🤖 AI Summary
Current safety mechanisms for text-to-image diffusion models predominantly rely on binary interception, which is vulnerable to adversarial prompts and suffers from high false-positive rates. This work proposes Disciplined Diffusion, a novel approach that abandons coarse-grained blocking in favor of semantic retrieval to detect implicit malicious concepts within input prompts. During the diffusion process, the method precisely localizes and selectively edits harmful image regions. By integrating malicious semantic evaluation in the embedding space with fine-grained image sanitization, Disciplined Diffusion effectively suppresses NSFW content while preserving the quality of benign generations. This dual strategy significantly enhances model robustness against adversarial attacks and markedly reduces false positives compared to existing interception-based safeguards.
📝 Abstract
Text-to-image (T2I) diffusion models have the ability to build high-quality pictures from text prompts, but they pose safety concerns because they can generate offensive or disturbing imagery when provided with harmful inputs. Existing safety filters typically rely on text-based classifiers or image-based checkers that completely block the output upon detecting a threat, issuing an explicit allow/block feedback signal to the user. This binary strategy leaves models vulnerable to adversarial attacks that alter keywords to bypass detection, and it causes high false-alarm rates that degrade the experience for benign users.
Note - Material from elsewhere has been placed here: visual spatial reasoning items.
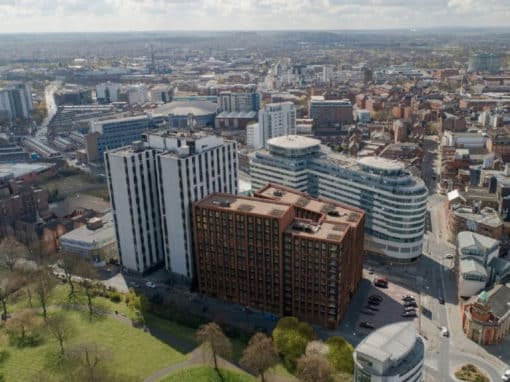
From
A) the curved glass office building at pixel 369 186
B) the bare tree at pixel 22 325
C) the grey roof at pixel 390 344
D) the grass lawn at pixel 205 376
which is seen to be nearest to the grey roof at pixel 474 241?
the curved glass office building at pixel 369 186

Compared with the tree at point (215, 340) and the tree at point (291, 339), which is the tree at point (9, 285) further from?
the tree at point (291, 339)

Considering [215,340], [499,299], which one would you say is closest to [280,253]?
[215,340]

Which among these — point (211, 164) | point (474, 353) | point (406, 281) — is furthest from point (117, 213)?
point (474, 353)

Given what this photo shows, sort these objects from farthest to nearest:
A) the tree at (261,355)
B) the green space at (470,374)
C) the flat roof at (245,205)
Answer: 1. the flat roof at (245,205)
2. the green space at (470,374)
3. the tree at (261,355)

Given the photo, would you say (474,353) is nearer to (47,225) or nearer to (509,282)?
(509,282)

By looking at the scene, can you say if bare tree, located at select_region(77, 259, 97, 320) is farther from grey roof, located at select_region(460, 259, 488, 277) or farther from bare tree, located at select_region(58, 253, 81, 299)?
grey roof, located at select_region(460, 259, 488, 277)
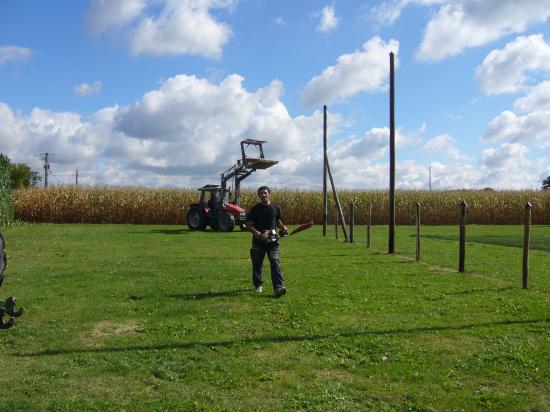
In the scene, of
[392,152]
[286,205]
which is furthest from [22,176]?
[392,152]

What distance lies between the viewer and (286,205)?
3903 cm

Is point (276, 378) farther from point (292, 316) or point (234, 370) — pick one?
point (292, 316)

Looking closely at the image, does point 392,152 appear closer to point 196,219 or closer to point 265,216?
point 265,216

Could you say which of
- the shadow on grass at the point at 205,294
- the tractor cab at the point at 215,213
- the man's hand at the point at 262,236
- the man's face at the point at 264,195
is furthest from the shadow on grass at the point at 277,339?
the tractor cab at the point at 215,213

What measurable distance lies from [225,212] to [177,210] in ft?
41.7

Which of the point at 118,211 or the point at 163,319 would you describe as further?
the point at 118,211

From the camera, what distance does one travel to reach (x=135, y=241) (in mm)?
19625

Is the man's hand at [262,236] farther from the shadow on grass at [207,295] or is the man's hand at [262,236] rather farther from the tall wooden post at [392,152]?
the tall wooden post at [392,152]

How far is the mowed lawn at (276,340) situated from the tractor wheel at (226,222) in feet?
41.8

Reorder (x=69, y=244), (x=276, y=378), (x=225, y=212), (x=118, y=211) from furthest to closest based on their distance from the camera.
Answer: (x=118, y=211), (x=225, y=212), (x=69, y=244), (x=276, y=378)

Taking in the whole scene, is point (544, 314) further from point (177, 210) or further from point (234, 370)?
point (177, 210)

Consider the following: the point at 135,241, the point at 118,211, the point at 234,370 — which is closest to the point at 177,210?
the point at 118,211

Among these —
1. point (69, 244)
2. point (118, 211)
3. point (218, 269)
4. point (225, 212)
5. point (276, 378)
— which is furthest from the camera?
point (118, 211)

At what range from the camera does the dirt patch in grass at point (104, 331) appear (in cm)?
622
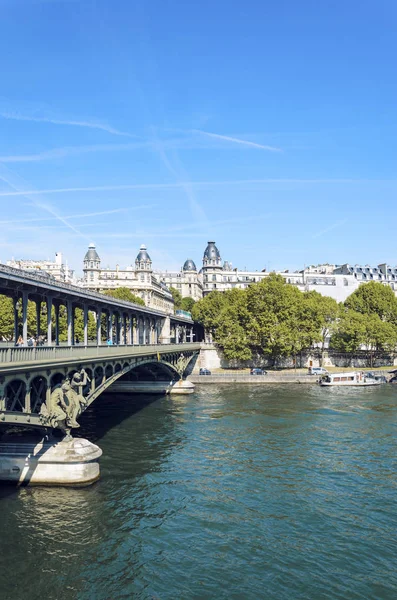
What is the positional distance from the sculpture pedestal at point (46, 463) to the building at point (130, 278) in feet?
369

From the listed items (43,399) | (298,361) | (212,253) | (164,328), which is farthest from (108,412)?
(212,253)

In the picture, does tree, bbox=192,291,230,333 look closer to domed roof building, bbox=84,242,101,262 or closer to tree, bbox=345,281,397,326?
tree, bbox=345,281,397,326

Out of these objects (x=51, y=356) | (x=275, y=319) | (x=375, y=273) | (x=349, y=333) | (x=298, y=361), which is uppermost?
(x=375, y=273)

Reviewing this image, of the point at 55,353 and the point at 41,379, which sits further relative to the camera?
the point at 55,353

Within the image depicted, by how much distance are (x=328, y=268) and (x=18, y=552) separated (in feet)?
522

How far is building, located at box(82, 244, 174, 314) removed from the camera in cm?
14675

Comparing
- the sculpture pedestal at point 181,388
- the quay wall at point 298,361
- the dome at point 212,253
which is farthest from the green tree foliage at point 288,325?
the dome at point 212,253

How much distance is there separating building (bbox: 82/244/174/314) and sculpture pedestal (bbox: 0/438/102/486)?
11261cm

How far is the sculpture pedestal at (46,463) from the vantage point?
29188mm

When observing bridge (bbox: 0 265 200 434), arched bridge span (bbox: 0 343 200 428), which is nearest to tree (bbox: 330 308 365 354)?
arched bridge span (bbox: 0 343 200 428)

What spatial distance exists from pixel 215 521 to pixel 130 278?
12823cm

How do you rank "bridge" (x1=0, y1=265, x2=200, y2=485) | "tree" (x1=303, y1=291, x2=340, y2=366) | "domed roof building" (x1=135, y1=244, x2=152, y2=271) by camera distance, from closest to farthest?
"bridge" (x1=0, y1=265, x2=200, y2=485)
"tree" (x1=303, y1=291, x2=340, y2=366)
"domed roof building" (x1=135, y1=244, x2=152, y2=271)

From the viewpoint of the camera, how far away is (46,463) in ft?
96.4

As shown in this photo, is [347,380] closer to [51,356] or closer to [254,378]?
[254,378]
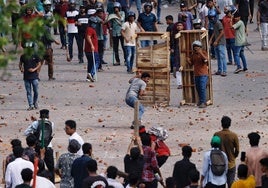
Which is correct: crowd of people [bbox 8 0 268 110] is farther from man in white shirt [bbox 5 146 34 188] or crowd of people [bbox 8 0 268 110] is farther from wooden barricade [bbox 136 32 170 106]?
→ man in white shirt [bbox 5 146 34 188]

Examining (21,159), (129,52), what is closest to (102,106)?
(129,52)

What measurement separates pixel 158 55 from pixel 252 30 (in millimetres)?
14249

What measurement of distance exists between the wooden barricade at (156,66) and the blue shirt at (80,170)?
11273 millimetres

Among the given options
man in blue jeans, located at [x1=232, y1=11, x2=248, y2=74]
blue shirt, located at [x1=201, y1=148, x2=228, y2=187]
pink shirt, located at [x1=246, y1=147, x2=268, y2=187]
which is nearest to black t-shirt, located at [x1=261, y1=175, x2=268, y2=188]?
pink shirt, located at [x1=246, y1=147, x2=268, y2=187]

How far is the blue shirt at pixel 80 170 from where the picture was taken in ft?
57.1

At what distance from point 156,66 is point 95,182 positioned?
41.1 ft

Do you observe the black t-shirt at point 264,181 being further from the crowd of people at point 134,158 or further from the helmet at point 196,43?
the helmet at point 196,43

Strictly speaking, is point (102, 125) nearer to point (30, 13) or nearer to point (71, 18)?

To address such vulnerabilities, we propose Disciplined Diffusion (DDiffusion), a novel robust text-to-image diffusion that counters Not Safe For Work (NSFW) generation by uncovering implicit malicious semantics in prompt embeddings. DDiffusion leverages a semantic retrieval mechanism to evaluate prompts against concept distributions rather than relying on brittle pairwise similarity. Furthermore, it employs a localization method during the diffusion process to selectively edit only the harmful regions of the generated image. By returning locally sanitized images instead of applying uniform blocking, DDiffusion suppresses malicious content while preserving generation fidelity for benign prompts and avoiding the binary allow-deny signal on which existing probing attacks rely.